There is always more than one way to skin a cat. Or to open a file manager window. It seems many people miss this functionality in Eclipse and some of them (like me) wrote plug-ins to ease their pain. I'll list all I know of here. If you know another open-file-manager-plug-in, let me know. I also list some pros and cons, which, of course, are completely subjective.

To the best of my knowledge, at the time of writing (March 2012), StartExplorer has some unique features that none of its competitors offer (and it has most, if not all, features that its competitors have):

  • Custom commands
  • Comprehensive help in Eclipse
  • Best configurability
  • Supports all Eclipse variables (and some variables that StartExplorer adds) in custom commands as well as custom desktop environments.

By the way, StartExplorer is also endorsed by PyDev, the Python IDE for Eclipse and Nodeclipse, the Eclipse Node.js IDE and included in Gradle IDE Pack.

Hacking

If you want to hack on StartExplorer, you need Eclipse with PDE (Plugin Development Environment) with a few pre-requisites. Most JUnit tests use Mockito and some use PowerMock in addition to Mockito. To avoid compile errors you need to download these libraries and their dependencies. The people from PowerMock provide a nice all-in-one package with nearly all libs you need: powermock-mockito-junit-1.5.zip. That has all required libs except hamcrest-core.

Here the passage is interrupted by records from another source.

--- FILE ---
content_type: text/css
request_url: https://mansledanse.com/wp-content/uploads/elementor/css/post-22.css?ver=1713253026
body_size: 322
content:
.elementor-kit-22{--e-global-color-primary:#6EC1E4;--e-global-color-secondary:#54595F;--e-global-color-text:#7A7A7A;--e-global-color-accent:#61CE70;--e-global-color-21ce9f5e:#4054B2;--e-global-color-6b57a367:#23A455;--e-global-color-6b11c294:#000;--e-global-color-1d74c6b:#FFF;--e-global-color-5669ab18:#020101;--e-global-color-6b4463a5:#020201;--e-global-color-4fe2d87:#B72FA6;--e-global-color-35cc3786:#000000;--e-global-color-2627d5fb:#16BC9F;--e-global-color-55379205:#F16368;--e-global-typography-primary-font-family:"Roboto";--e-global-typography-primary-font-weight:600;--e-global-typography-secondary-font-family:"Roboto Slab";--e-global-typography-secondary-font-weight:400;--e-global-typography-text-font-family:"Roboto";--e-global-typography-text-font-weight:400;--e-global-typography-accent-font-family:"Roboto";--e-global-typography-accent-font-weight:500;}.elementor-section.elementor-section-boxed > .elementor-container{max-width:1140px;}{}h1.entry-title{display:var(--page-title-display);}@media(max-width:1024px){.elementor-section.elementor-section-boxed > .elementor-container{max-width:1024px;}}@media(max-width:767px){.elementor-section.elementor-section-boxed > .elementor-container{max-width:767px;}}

After unpacking this you need to set a bunch of classpath variables. In Eclipse, go to Window -> Preferences -> Java -> Build Path -> Classpath Variables. Add the following variables (by clicking "New...", obviously):

  • JUnit-Library (junit-4.8.2.jar in the zip file mentioned above)
  • Mockito-Library (mockito-all-1.9.5.jar in the zip file mentioned above)
  • PowerMock-Library (powermock-mockito-1.5-full.jar in the zip file mentioned above)
  • CGLib-Library (cglib-nodep-2.2.jar in the zip file mentioned above)
  • Javassist-Library (javassist-3.17.1-GA.jar in the zip file mentioned above)
  • Objenesis-Library (objenesis-1.2.jar in the zip file mentioned above)
  • Hamcrest-Library (hamcrest-core-1.3.jar from Hamcrest Download page)

Also in Eclipse, you should have at least two projects, the plug-in project and the feature project:

  • The plug-in project should point to the plugin subfolder of this git repository,
  • The feature project should point to the feature subfolder of this git repository.
  • You can create both projects by using File - Import - General - Existing Projects into Workspace and selecting the folder as given above
  • You can also import the complete git-repository (that is, the parent folder of plugin and feature) into Eclipse, for example, if you need to change this file (README.markdown).
  • In addition, you might want to check out the branch gh-pages to a separate location (required for building and publishing new versions to the update site).